As a comic book enthusiast, I rarely feel anything besides envy for the artists and writers. However, in the context of the movie Her, I am awash with a mixture of pity and excitement for the creative team behind Alex + Ada. I do not envy Jonathan Luna and Sarah Vaughn the inconceivable burden of comparison with an award nominated, critically acclaimed film with a premise similar to their series, released in the middle of their first story arc. No combination of storytelling and artwork will be truly competitive against Joaquin Phoenix in a long steady shot or against Scarlet Johansson’s breathy voice.
Without significant spoilers, Her, from director Spike Jonze, tells the story of recently divorced Theodore who is reluctant to begin dating again. He is a lonely sort of melancholy fellow. He lives in a near future with a general aesthetic and thoughtful design that has been praised by film critics continuously for the last month.

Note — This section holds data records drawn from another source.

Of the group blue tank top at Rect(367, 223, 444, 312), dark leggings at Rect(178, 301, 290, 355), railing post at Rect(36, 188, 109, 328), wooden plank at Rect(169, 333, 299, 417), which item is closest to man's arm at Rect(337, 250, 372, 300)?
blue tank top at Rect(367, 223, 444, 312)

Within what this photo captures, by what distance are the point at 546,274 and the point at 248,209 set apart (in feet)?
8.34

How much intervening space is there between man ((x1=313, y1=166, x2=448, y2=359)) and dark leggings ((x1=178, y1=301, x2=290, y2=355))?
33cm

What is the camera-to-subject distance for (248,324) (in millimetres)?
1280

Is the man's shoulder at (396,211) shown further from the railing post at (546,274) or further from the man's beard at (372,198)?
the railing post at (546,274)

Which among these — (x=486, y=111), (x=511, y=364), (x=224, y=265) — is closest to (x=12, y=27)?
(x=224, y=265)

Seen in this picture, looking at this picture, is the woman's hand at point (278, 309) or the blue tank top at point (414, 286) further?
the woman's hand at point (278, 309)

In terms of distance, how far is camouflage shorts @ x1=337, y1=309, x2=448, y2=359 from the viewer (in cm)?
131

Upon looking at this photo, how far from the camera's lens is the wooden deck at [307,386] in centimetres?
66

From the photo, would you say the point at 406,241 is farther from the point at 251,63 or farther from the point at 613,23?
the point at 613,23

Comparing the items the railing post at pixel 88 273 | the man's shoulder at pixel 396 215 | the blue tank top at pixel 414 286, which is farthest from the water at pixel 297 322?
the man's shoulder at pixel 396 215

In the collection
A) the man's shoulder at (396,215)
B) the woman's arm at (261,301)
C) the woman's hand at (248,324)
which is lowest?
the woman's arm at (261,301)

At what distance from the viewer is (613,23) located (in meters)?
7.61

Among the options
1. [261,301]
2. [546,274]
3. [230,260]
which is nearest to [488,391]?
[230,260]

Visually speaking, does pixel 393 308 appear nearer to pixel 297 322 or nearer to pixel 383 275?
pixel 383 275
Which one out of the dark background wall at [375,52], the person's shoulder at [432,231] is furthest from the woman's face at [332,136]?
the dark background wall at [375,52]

Without significant drama, Theodore downloads a new operating system for his… phone, computer, life, everything, with a cutting edge artificial intelligence marketed as unique for its ability to grow and learn after calibration to satisfy your unspoken needs. Theodore inspires his operating system, Samantha, and she returns the favor.
The premise of Alex + Ada is strikingly familiar, down to the vaguely gloomy protagonist, the slightly stiff postures in the artwork that emphasize the stilted interactions of the human characters, and the rising tension about legitimacy of human and artificial android interactions.

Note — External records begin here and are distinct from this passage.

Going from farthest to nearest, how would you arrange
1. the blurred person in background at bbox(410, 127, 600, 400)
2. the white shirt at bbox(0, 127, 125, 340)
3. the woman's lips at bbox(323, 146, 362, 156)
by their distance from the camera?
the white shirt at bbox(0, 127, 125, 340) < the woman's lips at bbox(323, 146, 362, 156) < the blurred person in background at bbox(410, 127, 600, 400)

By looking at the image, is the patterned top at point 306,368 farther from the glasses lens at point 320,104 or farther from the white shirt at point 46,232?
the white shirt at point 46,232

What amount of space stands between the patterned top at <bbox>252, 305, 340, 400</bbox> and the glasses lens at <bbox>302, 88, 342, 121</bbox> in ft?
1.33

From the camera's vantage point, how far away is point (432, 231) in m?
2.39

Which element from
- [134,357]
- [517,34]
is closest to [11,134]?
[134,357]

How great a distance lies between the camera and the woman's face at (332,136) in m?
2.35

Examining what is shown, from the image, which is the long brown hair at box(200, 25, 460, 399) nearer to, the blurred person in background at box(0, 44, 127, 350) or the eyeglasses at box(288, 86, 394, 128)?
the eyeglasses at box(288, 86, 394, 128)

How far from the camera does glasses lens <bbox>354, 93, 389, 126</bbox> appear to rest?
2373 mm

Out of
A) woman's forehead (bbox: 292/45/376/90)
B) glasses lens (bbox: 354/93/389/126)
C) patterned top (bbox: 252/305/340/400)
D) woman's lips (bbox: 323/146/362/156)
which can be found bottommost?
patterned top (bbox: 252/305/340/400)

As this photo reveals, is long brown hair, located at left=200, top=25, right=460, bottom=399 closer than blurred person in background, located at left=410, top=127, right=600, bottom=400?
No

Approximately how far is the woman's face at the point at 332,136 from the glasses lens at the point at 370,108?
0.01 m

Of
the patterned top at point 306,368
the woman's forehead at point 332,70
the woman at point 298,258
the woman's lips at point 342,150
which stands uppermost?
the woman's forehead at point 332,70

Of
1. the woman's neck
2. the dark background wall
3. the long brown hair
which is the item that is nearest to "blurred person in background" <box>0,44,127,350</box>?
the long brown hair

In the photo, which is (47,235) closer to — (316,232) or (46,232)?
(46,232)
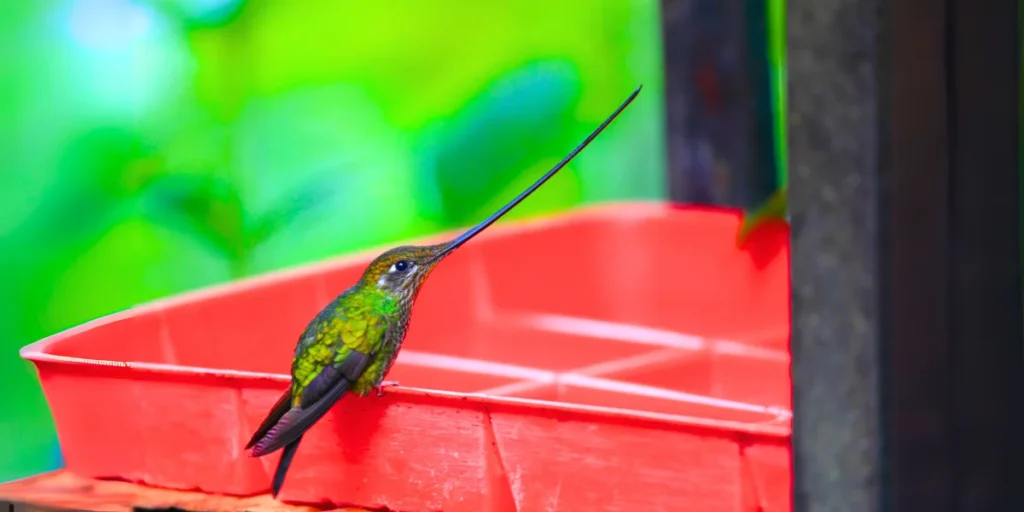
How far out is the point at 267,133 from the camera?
2.18 meters

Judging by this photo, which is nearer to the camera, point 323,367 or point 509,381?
point 323,367

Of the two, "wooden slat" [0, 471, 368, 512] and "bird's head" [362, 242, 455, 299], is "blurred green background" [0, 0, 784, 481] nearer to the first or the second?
"wooden slat" [0, 471, 368, 512]

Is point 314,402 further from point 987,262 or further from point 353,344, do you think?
point 987,262

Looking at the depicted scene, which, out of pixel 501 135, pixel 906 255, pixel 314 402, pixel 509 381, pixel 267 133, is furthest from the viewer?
pixel 501 135

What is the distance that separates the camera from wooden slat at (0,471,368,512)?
4.74ft

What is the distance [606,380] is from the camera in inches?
73.1

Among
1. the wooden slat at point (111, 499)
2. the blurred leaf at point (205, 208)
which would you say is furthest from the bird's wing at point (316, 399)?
the blurred leaf at point (205, 208)

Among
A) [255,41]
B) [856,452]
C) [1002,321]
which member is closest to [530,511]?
[856,452]

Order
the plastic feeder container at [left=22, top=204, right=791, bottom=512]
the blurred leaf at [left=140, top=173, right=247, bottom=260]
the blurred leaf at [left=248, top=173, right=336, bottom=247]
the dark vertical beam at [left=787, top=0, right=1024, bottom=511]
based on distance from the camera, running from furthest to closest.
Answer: the blurred leaf at [left=248, top=173, right=336, bottom=247] → the blurred leaf at [left=140, top=173, right=247, bottom=260] → the plastic feeder container at [left=22, top=204, right=791, bottom=512] → the dark vertical beam at [left=787, top=0, right=1024, bottom=511]

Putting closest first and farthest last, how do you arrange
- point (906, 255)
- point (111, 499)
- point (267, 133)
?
1. point (906, 255)
2. point (111, 499)
3. point (267, 133)

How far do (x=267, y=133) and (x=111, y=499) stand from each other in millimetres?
852

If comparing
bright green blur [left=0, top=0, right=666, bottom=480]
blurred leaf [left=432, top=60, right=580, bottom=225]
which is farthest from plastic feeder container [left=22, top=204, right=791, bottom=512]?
blurred leaf [left=432, top=60, right=580, bottom=225]

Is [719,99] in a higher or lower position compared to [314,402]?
higher

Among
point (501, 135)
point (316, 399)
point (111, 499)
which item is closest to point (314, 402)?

For me, the film, Her, shines brightest in its casual pacing and nearly neutral presentation of the near future. So often, science fiction tends towards action laced stories of rebellion against explicit corruption in order to emphasize humanist themes. Alex + Ada seems to fall somewhere in the middle of this scale I’ve proposed, halfway between Minority Report and Her, in a realm where measured pacing combines with actual details and descriptions of the how’s and why’s of the world.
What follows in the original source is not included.